→ **Texte source**:

Cette attention envers les plus faibles me fait aussi
réagir à l’ostracisme dont font l’objet ceux que je considère comme mes
amis ; je suis attristé devant cette recherche effrénée d’un bonheur trop
artificiel que la société veut nous proposer, une vie augmentée par des
technologies trompeuses, une descendance sans défaut grâce à des diagnostics
anténataux dont l’issue est souvent fatale pour ceux qui ne sont pas conformes
aux spécifications. Ne reproduit-on pas, dans les temps modernes, une volonté
de toute-puissance où l’homme, comme à Babel, essaye pathétiquement de se
transcender lui-même ?
Ghislain du Chéné (X70 – ENSTA 75) a eu une carrière
consacrée à l’ingénierie des télécoms : à la DGA (directeur des programmes
SYRACUSE 1 et 2), et à SFR où il a été directeur R&D. En parallèle, depuis
1993, il a été très engagé dans Foi et Lumière (communautés de rencontres
formées de personnes ayant un handicap mental, de leurs familles et d’amis). Il
en est le coordinateur international.

Entrées du jeu de données
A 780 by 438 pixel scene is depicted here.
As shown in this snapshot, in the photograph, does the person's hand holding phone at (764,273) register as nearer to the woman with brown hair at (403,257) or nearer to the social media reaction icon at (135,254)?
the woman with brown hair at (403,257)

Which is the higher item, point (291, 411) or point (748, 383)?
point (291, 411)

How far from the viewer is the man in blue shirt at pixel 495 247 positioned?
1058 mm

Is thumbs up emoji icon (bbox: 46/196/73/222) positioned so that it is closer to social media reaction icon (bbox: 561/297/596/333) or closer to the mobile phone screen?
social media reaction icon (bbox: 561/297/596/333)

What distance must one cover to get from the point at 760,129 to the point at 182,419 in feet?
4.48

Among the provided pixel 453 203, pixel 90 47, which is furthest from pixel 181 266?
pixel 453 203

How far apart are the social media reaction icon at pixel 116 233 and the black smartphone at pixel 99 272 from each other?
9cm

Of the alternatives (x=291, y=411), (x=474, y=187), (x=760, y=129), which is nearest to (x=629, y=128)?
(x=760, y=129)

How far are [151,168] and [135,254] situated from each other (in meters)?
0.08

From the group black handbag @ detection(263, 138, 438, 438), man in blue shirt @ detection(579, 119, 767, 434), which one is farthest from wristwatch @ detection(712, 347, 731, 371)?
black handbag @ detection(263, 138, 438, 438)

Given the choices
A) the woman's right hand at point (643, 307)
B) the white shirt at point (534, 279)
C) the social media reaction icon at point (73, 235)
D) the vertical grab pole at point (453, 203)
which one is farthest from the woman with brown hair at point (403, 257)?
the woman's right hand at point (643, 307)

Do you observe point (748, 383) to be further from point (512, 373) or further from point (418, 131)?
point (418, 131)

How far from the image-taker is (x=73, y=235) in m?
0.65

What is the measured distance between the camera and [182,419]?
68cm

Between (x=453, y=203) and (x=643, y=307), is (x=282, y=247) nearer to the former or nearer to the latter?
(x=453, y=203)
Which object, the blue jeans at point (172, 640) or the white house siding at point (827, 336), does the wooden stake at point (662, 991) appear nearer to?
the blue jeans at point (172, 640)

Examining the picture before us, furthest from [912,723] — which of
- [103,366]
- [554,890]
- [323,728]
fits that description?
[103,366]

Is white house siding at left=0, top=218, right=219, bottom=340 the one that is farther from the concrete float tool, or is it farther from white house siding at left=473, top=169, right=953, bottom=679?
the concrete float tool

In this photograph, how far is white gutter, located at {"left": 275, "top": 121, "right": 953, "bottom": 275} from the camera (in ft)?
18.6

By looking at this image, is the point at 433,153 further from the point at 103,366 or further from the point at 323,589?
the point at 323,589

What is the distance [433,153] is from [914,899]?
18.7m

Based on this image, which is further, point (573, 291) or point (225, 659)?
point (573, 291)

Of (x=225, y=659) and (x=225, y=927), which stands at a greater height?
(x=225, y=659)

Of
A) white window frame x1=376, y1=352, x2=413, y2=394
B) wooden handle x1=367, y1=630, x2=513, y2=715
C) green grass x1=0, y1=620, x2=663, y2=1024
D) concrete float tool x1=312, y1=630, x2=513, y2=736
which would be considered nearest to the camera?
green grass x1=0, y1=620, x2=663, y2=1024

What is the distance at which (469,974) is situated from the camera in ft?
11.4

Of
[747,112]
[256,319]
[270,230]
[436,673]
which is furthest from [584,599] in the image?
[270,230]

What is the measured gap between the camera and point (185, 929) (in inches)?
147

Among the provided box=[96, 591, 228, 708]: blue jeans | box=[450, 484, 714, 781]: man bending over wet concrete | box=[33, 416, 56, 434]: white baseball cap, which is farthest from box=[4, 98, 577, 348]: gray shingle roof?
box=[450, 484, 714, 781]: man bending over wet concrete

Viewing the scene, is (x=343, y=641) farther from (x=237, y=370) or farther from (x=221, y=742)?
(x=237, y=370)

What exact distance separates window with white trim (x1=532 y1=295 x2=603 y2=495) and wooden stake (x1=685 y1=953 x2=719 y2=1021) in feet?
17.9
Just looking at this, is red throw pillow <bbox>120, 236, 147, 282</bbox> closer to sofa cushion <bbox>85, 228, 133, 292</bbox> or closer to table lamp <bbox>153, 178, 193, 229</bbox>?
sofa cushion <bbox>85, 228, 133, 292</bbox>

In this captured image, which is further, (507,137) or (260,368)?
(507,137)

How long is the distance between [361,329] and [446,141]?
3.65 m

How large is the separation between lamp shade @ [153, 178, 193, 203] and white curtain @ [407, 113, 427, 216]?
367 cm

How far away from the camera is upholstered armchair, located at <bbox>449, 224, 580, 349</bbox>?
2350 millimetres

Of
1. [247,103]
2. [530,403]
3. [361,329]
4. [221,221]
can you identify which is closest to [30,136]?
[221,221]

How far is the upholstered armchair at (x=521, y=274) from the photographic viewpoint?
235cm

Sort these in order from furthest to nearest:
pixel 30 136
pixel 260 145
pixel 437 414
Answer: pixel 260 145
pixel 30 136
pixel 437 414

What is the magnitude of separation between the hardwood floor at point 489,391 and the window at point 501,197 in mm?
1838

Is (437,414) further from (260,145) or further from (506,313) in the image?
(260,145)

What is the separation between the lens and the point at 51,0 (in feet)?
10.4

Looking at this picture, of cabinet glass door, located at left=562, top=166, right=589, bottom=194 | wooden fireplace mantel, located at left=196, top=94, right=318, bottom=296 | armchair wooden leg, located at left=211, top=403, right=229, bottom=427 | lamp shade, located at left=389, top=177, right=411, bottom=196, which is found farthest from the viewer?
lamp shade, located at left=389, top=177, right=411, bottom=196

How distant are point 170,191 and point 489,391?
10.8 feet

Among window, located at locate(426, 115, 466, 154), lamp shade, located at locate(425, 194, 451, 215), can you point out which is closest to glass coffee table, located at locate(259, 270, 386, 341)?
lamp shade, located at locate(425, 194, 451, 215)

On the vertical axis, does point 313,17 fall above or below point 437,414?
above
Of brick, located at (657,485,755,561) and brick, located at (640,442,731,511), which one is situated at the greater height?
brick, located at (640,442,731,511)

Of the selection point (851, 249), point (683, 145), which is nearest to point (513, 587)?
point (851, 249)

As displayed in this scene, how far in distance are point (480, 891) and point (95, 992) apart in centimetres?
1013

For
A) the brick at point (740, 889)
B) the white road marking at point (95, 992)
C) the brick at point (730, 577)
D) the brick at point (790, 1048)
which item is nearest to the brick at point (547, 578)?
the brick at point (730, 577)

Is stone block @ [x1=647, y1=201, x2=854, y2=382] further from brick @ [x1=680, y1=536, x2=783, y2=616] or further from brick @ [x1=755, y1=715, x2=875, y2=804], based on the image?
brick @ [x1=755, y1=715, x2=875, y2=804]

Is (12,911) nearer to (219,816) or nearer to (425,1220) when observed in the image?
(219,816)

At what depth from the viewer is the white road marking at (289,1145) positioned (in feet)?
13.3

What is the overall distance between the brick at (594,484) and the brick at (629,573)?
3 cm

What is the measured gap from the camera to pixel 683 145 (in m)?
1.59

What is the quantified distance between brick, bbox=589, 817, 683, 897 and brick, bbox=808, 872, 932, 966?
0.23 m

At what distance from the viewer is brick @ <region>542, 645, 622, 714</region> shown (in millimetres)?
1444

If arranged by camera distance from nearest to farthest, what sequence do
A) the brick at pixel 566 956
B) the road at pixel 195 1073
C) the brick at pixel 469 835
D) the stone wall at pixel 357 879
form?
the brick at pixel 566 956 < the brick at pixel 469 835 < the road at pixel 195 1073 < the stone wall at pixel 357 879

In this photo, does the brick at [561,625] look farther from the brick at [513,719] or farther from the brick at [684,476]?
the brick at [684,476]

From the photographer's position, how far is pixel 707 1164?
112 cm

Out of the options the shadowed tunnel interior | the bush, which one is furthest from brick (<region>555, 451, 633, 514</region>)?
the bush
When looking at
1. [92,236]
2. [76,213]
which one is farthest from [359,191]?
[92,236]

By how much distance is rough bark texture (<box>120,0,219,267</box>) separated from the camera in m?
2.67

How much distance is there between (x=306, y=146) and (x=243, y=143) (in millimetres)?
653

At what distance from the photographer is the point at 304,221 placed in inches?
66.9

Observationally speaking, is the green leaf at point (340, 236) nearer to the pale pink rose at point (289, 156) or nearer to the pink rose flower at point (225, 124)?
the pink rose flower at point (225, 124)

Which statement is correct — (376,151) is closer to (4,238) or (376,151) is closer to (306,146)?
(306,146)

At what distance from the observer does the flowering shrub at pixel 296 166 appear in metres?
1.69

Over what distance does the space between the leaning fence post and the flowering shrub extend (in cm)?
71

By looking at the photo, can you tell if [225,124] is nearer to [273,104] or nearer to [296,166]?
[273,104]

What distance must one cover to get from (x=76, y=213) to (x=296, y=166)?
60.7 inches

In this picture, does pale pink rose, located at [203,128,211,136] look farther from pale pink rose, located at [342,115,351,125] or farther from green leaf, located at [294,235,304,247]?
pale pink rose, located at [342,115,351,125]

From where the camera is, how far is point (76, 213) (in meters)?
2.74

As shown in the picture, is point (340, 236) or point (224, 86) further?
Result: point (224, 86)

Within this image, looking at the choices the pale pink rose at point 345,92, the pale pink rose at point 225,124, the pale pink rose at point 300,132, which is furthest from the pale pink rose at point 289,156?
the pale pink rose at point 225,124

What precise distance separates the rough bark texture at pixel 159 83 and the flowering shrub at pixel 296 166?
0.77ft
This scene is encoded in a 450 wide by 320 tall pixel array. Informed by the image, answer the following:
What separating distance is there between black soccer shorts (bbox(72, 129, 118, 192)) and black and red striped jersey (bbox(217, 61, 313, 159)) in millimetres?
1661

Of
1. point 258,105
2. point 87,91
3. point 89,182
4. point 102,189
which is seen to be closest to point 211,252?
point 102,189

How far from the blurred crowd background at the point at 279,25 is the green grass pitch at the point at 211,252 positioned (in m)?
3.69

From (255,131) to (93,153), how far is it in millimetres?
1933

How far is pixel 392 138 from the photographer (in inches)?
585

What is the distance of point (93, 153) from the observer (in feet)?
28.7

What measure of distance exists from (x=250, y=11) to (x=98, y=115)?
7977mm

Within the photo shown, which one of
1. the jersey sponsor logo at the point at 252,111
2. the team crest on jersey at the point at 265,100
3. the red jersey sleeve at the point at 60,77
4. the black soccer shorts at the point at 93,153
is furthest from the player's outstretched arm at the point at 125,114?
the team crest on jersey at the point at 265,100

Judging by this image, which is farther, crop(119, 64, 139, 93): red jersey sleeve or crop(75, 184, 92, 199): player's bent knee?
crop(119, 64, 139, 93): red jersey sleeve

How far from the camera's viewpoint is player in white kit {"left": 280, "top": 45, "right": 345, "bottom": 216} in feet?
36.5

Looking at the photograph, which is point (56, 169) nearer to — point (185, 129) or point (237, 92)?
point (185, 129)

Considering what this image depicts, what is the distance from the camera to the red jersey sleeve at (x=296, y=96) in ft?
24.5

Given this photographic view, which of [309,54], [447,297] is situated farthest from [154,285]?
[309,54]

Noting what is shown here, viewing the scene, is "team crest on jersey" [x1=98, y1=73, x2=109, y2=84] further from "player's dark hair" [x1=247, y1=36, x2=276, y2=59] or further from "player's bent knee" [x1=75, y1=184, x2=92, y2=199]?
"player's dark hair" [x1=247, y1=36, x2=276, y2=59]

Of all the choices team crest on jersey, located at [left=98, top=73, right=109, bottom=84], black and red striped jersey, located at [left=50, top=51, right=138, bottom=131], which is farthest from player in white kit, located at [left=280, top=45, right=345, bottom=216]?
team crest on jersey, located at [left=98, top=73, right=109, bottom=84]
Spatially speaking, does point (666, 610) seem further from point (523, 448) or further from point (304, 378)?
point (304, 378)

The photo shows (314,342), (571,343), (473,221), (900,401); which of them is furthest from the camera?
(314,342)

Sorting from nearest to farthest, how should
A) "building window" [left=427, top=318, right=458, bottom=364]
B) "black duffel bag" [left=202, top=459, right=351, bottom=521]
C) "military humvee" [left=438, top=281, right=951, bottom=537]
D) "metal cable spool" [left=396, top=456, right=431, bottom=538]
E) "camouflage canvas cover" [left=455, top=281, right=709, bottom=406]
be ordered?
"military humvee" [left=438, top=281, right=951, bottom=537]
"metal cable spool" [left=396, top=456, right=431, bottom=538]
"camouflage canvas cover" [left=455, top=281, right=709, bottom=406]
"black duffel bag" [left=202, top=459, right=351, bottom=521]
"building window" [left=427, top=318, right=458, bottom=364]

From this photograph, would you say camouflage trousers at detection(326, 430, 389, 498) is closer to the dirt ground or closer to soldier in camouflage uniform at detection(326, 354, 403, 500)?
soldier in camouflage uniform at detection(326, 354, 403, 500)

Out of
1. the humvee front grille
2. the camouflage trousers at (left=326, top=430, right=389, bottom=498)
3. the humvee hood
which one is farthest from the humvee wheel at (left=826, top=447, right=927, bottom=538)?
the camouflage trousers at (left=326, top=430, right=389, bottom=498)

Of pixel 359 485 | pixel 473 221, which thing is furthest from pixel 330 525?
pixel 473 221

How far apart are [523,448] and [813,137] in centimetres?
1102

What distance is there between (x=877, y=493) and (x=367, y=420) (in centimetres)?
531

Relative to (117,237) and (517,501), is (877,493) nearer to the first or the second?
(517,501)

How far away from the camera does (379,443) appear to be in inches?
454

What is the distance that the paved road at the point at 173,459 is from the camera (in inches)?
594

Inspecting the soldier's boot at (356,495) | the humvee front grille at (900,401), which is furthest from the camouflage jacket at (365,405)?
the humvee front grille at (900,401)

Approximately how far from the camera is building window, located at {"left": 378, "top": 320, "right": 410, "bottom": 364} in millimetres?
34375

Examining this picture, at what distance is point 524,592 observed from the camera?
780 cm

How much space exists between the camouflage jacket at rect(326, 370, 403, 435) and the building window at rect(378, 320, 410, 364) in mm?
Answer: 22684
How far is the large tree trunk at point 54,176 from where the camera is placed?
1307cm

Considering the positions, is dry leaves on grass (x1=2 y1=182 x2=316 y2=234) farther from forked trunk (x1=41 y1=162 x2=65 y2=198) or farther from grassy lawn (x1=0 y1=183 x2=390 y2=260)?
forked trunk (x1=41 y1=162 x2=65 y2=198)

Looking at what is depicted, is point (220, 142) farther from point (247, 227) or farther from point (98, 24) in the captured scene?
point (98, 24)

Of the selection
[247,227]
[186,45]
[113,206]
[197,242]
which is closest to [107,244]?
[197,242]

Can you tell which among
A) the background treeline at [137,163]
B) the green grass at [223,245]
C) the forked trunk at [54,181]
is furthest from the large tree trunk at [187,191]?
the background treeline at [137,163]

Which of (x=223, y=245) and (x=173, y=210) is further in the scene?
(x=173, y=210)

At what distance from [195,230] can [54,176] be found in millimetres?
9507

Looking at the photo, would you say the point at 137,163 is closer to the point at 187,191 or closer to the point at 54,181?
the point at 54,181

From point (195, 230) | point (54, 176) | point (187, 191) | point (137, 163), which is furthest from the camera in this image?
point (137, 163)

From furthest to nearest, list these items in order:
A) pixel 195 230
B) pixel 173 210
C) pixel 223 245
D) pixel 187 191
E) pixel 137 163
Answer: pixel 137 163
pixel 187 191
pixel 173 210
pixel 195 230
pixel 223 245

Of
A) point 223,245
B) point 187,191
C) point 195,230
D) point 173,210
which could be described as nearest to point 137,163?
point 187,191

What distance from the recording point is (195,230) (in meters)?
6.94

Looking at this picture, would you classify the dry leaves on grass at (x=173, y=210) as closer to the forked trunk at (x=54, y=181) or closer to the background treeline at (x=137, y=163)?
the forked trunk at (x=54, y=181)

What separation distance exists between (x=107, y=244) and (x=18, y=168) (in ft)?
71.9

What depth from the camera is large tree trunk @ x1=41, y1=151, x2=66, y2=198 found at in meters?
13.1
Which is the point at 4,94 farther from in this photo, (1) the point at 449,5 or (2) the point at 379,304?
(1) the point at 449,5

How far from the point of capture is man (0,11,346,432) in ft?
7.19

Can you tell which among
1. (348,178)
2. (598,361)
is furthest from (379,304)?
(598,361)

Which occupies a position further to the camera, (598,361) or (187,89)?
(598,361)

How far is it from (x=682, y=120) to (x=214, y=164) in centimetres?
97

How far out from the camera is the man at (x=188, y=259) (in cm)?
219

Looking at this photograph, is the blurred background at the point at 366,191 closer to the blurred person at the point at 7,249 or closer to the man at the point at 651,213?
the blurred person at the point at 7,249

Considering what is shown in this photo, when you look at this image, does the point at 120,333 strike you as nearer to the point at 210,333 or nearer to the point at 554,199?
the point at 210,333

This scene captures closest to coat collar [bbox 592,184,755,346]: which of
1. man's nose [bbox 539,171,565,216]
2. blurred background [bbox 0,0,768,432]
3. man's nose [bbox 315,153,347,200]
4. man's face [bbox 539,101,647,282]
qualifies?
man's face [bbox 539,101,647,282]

→ **Consigne A**:
Modifiez le passage du texte source allant de « Cette attention envers » jusqu'à « transcender lui-même ? » en y remplaçant « attristé » par « peiné ».
→ **Consigne B**:
Réécrivez sous forme de liste le paragraphe du texte source qui commence par « Ghislain du Chéné (X70 » en conservant ses faits principaux.
→ **Consigne C**:
Résumez le texte source en deux phrases.

→ **Réponse A**:
Cette attention envers les plus faibles me fait aussi
réagir à l’ostracisme dont font l’objet ceux que je considère comme mes
amis ; je suis peiné devant cette recherche effrénée d’un bonheur trop
artificiel que la société veut nous proposer, une vie augmentée par des
technologies trompeuses, une descendance sans défaut grâce à des diagnostics
anténataux dont l’issue est souvent fatale pour ceux qui ne sont pas conformes
aux spécifications. Ne reproduit-on pas, dans les temps modernes, une volonté
de toute-puissance où l’homme, comme à Babel, essaye pathétiquement de se
transcender lui-même ?

→ **Réponse B**:
- Ghislain du Chéné (X70 – ENSTA 75) a consacré sa carrière à l'ingénierie des télécoms.
- À la DGA, il a été directeur des programmes SYRACUSE 1 et 2.
- À SFR, il a été directeur R&D.
- Depuis 1993, il est très engagé dans Foi et Lumière, des communautés de rencontres formées de personnes ayant un handicap mental, de leurs familles et d'amis.
- Il en est le coordinateur international.

→ **Réponse C**:
Le texte déplore l'ostracisme envers les plus faibles et la recherche effrénée d'un bonheur artificiel fondé sur des technologies trompeuses et des diagnostics anténataux souvent fatals à ceux qui ne sont pas conformes. Il se demande si l'on ne reproduit pas une volonté de toute-puissance comparable à Babel, puis présente Ghislain du Chéné, ingénieur des télécoms passé par la DGA et SFR, engagé depuis 1993 dans Foi et Lumière, dont il est le coordinateur international.